[Page extract]:

To backtrack a little, Dad was in Rehab in Cruces for exactly one day, and ended up back in (a different) hospital with pneumonia. I was still I Vegas—had 4 more days—and I’ve never felt so helpless in my life. I went to the bar that night after work, got drunk, and cried my eyes out. I’d already quit my job in Vegas to come ‘home’ to NM and take care of Dad, but I still had a few days to work, and I needed the paycheck, and I didn’t think he’d live long enough for me to get here.
He made it, I made it, and I drugged the pinche gatos for the drive, so they made it, too. I rolled into town on Thanksgiving Day, 2011. 25 Days after a trip and fall.
Early December he was transferred to the Acute Care Hospital of Southern New Mexico (LTAC). There he got absolutely amazing care. If you ever plan do get injured grievously, I strongly suggest that’s where you go. Staff is wonderful, therapy is wonderful, facility is wonderful. Seriously, if I didn’t have so much to do, I’d check myself in. For some reason they weren’t allowed to cut his hair, but otherwise, 5 stars.
Since then? Geez, I can’t even begin to explain. Dad was in (LTAC) from early December til February 10th, when he got too healthy and got moved to a Nursing Home. He was hospitalized twice between December and February, but has been stable since the move.
But he hallucinates. And, of course, he’s frustrated. I’m not sure if his hallucinations frustrate him or his frustration makes him hallucinate or both. But I know it sucks, and I know I haven’t been able to do much to help. Changing the subject helps, but I’m not there all the time. I go to see him twice a day, but I work full time, and I have to sleep, and I have to once in a while do my own thing, so he’s mostly alone. My Dad was born in 1941 and started working in 1955, at age 14*. That’s 56 years of working, almost every day. Mostly, he was a heavy machinery mechanic, although he put in some time ore drilling too. So to be stuck in a bed, an active guy like that, it’s literally driving him insane. He thinks there is equipment he needs to fix. He thinks there are parts lying around that need to be put away. The worst thing is, he thinks he’s tied down. Not all the time, but too much of the time.
I wish, sometimes, that I was hallucinating instead. I miss what I lost, what I give up. I absolutely hate the job I have now, but beggars can’t be choosers. I think all the time, when I’m tired, or not quite awake, I’ll just go back to Vegas. I’ll get that job back. Then, I realize, not it’s going to happen.
And, it may sound silly, but I really, really miss watching baseball. It’s June now, and I’ve only watched a handful of games on TV all the way through. I haven’t actually been to a game since 2011, and that’s just weird. Baseball was my favorite thing. It still is, but there’s no time. It hasn’t been all bad. I’ve connected again with my favorite cousin, my oldest friends, my god-kids. And I drink a lot less since leaving Vegas. It’s not that I don’t like it here, I probably would have come back eventually anyway. But I’d have liked to come back with a job lined up, with a place to live, on my own terms.

[To do]:
[1] Duplicate part of the post about the father's care word for word, starting at "He made it, I" and ending at "otherwise, 5 stars.".
[2] According to the post about the father's care, what kind of work did Dad mostly do during his working life?
Rely only on the post about the father's care.

[Records supplied]:
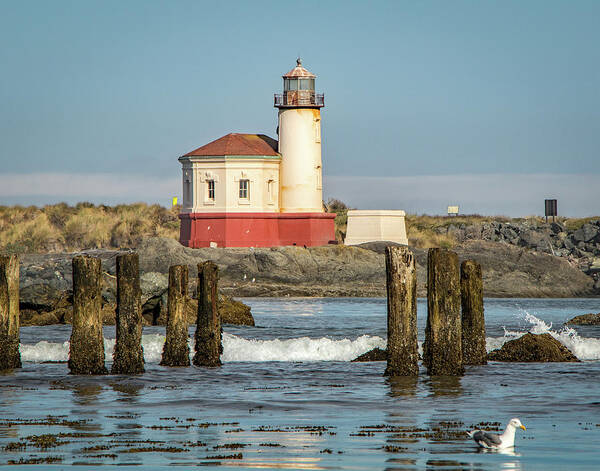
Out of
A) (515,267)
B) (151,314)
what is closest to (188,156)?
(515,267)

[Solutions to the tasks]:
[1]
He made it, I made it, and I drugged the pinche gatos for the drive, so they made it, too. I rolled into town on Thanksgiving Day, 2011. 25 Days after a trip and fall.
Early December he was transferred to the Acute Care Hospital of Southern New Mexico (LTAC). There he got absolutely amazing care. If you ever plan do get injured grievously, I strongly suggest that’s where you go. Staff is wonderful, therapy is wonderful, facility is wonderful. Seriously, if I didn’t have so much to do, I’d check myself in. For some reason they weren’t allowed to cut his hair, but otherwise, 5 stars.

[2] He was mostly a heavy machinery mechanic.